• Work required:
Exact reproduction of every record is required, and pictures are to be excluded.

[Captioned web images]

[Start of section]

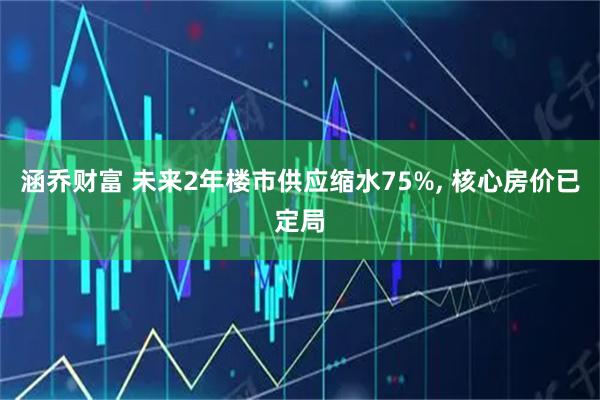 涵乔财富 未来2年楼市供应缩水75%, 核心房价已定局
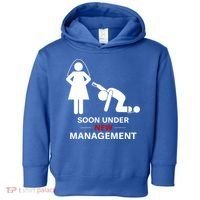 Under New Agegift Groom Bachelor Party Meaningful Gift Toddler Hoodie thumb 0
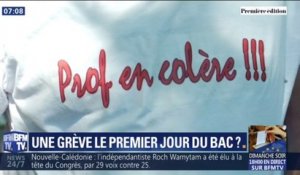 Y aura-t-il une grève des profs le jour de la première épreuve de bac?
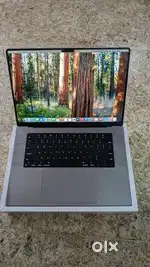 M2 pro 16 inch, 2023 16GB 512GB Cycle count 28 with box 100% capacity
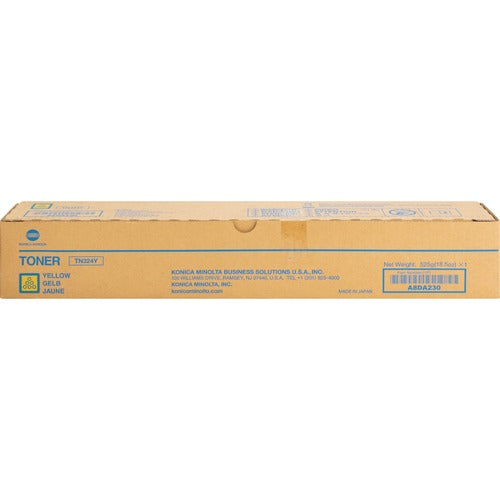 Konica Minolta  Toner Cartridge, Bizhub C258, 26000 Yield, YW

[End of section]

• Reply:
 涵乔财富 未来2年楼市供应缩水75%, 核心房价已定局
 Under New Agegift Groom Bachelor Party Meaningful Gift Toddler Hoodie thumb 0
 Y aura-t-il une grève des profs le jour de la première épreuve de bac?
 M2 pro 16 inch, 2023 16GB 512GB Cycle count 28 with box 100% capacity
 Konica Minolta  Toner Cartridge, Bizhub C258, 26000 Yield, YW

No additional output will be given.